> _TASK TO CARRY OUT_:
Below is a listing; restate from it, character for character, the lines beginning at the line holding "order: Artiodactyla" and ending at the line holding "common name: mule deer", both included.

> _INPUT DATA_:

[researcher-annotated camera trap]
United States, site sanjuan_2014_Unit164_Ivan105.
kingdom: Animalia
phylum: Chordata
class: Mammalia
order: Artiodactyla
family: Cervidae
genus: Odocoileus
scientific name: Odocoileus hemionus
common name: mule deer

--

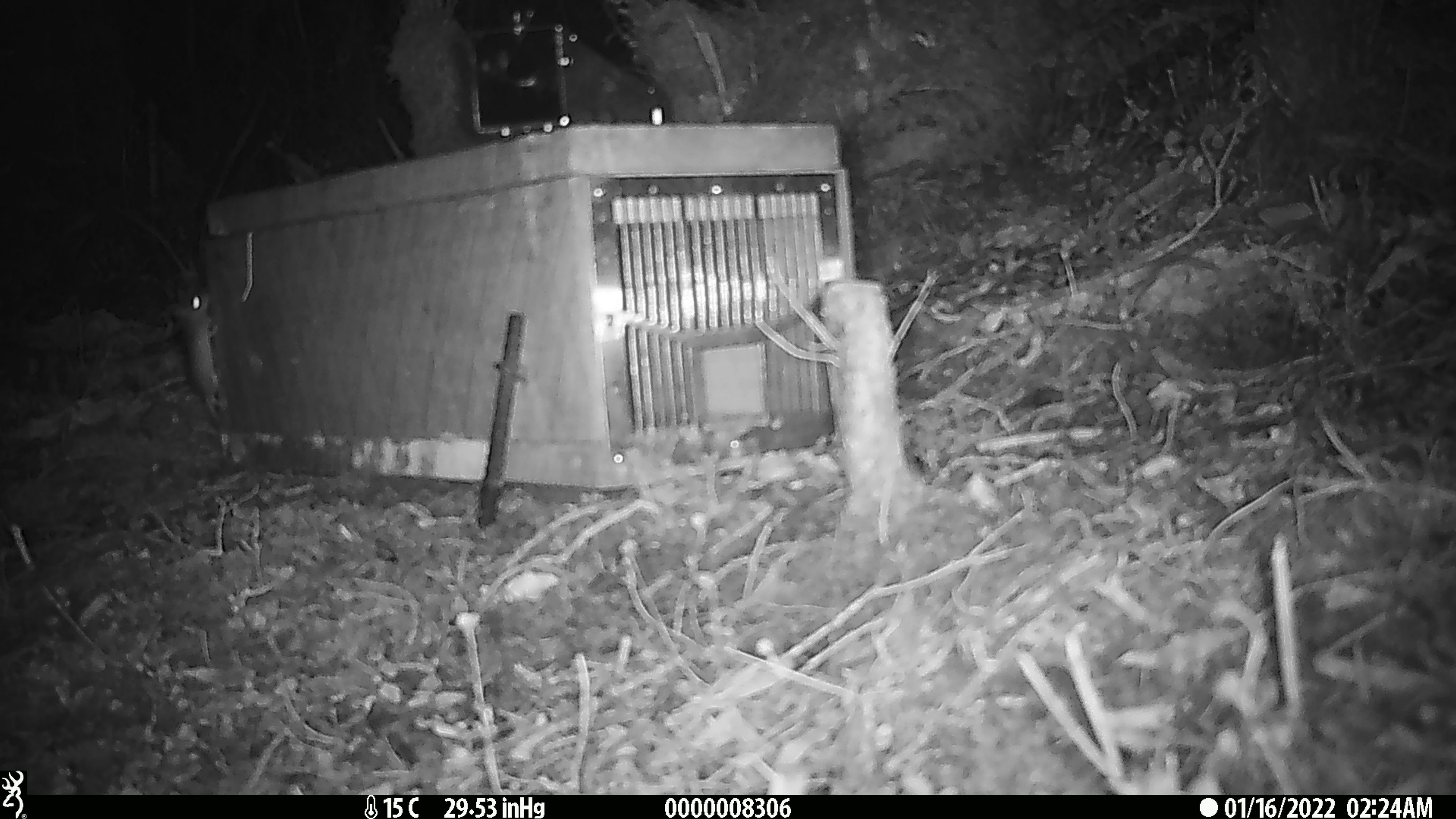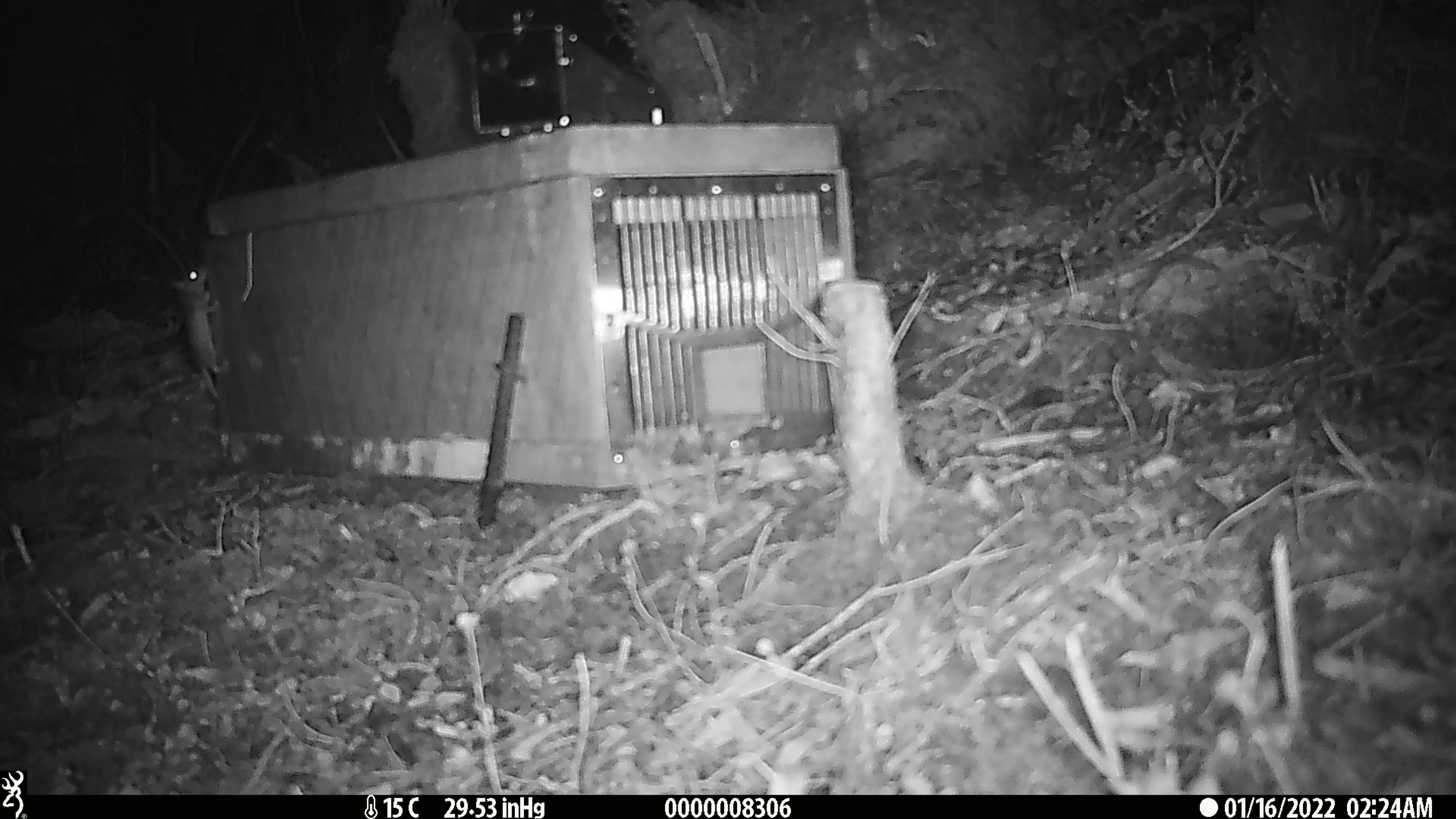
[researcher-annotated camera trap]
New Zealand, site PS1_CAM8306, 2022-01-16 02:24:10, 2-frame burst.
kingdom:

* * *

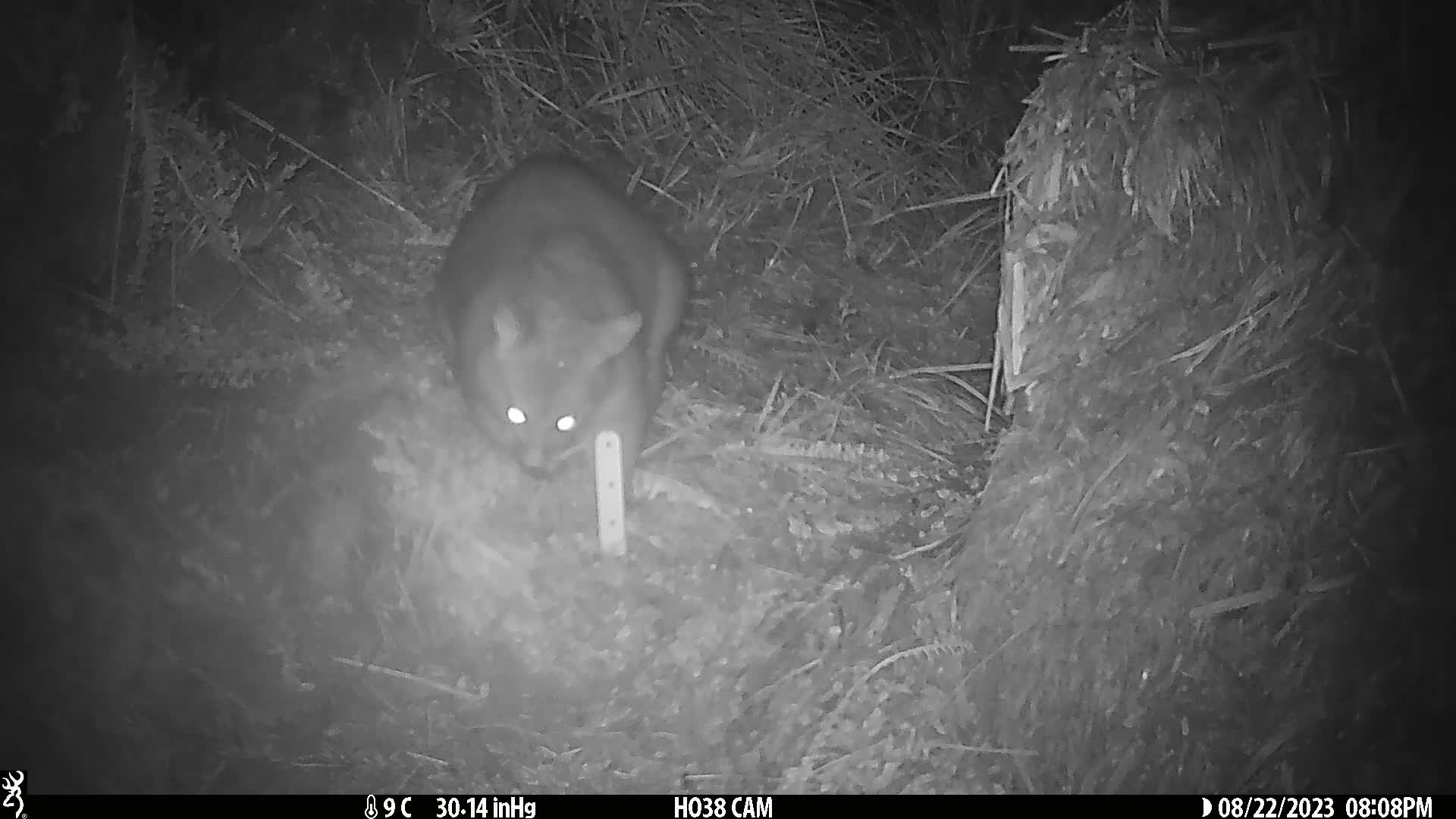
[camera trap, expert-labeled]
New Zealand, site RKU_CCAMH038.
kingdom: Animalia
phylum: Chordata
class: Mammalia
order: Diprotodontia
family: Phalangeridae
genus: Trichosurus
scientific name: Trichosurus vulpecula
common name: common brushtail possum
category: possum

> _EXERCISE SOLUTION_:
order: Artiodactyla
family: Cervidae
genus: Odocoileus
scientific name: Odocoileus hemionus
common name: mule deer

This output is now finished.